▸ **TASK GOAL**
Reproduce each of the records below word for word.

▸ **Items listed in a dataset**
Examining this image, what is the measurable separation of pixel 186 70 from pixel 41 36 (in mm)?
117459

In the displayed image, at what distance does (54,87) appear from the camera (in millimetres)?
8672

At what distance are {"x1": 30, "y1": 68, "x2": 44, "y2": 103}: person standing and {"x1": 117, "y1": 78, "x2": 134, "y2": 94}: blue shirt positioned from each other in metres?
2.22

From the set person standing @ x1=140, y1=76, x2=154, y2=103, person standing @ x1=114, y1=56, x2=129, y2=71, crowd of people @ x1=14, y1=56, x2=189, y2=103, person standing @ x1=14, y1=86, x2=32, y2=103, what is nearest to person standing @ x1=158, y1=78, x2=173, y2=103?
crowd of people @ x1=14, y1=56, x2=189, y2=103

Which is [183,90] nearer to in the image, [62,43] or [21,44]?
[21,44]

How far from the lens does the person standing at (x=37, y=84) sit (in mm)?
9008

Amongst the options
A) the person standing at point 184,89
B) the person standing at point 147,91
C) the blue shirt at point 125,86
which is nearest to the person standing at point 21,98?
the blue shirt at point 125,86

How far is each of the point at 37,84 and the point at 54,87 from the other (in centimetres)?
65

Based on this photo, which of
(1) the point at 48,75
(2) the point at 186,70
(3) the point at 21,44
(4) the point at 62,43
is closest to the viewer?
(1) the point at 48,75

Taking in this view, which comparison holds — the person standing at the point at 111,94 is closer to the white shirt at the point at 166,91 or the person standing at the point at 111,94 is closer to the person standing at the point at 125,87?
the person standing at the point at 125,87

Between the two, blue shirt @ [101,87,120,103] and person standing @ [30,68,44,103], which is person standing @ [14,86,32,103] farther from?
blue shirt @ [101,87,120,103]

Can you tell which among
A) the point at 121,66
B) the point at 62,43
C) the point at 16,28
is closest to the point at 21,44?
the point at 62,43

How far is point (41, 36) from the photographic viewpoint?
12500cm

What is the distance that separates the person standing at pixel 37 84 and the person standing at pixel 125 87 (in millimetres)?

▸ **SOLUTION TO THIS PROBLEM**
Examining this image, what is the measurable separation of pixel 186 70 from pixel 41 36 (in mm)?
117459

In the displayed image, at what distance does (54,87) appear from the camera (in millimetres)?
8672

At what distance are {"x1": 30, "y1": 68, "x2": 44, "y2": 103}: person standing and {"x1": 117, "y1": 78, "x2": 134, "y2": 94}: blue shirt positioned from each other in metres?
2.22

From the set person standing @ x1=140, y1=76, x2=154, y2=103, person standing @ x1=114, y1=56, x2=129, y2=71, crowd of people @ x1=14, y1=56, x2=189, y2=103, person standing @ x1=14, y1=86, x2=32, y2=103, what is nearest to person standing @ x1=158, y1=78, x2=173, y2=103?
crowd of people @ x1=14, y1=56, x2=189, y2=103

Which is [183,90] nearer to in the image, [62,43] or [21,44]?
[21,44]

How far from the lens does the person standing at (x=37, y=84) sit (in mm)?
9008

Amongst the options
A) the person standing at point 184,89
B) the person standing at point 147,91
C) the blue shirt at point 125,86
which is nearest to the person standing at point 21,98?
the blue shirt at point 125,86

How far is each of the point at 37,84 and the point at 54,87 from the other (in centimetres)?
65

Based on this photo, which of
(1) the point at 48,75
(2) the point at 186,70
(3) the point at 21,44
(4) the point at 62,43
is closest to the viewer?
(1) the point at 48,75

Taking in this view, which comparison holds — the person standing at the point at 111,94 is closer to the white shirt at the point at 166,91 or the person standing at the point at 111,94 is closer to the person standing at the point at 125,87?
the person standing at the point at 125,87

Between the two, blue shirt @ [101,87,120,103] and person standing @ [30,68,44,103], which is person standing @ [14,86,32,103] farther from?
blue shirt @ [101,87,120,103]

Can you tell which among
A) the point at 121,66
B) the point at 62,43
C) the point at 16,28
is closest to the point at 21,44?
the point at 62,43

How far is point (41, 36) from the photographic viewpoint?
12500cm

What is the distance that separates the person standing at pixel 37 84 and the person standing at pixel 125 87 (in millimetres)?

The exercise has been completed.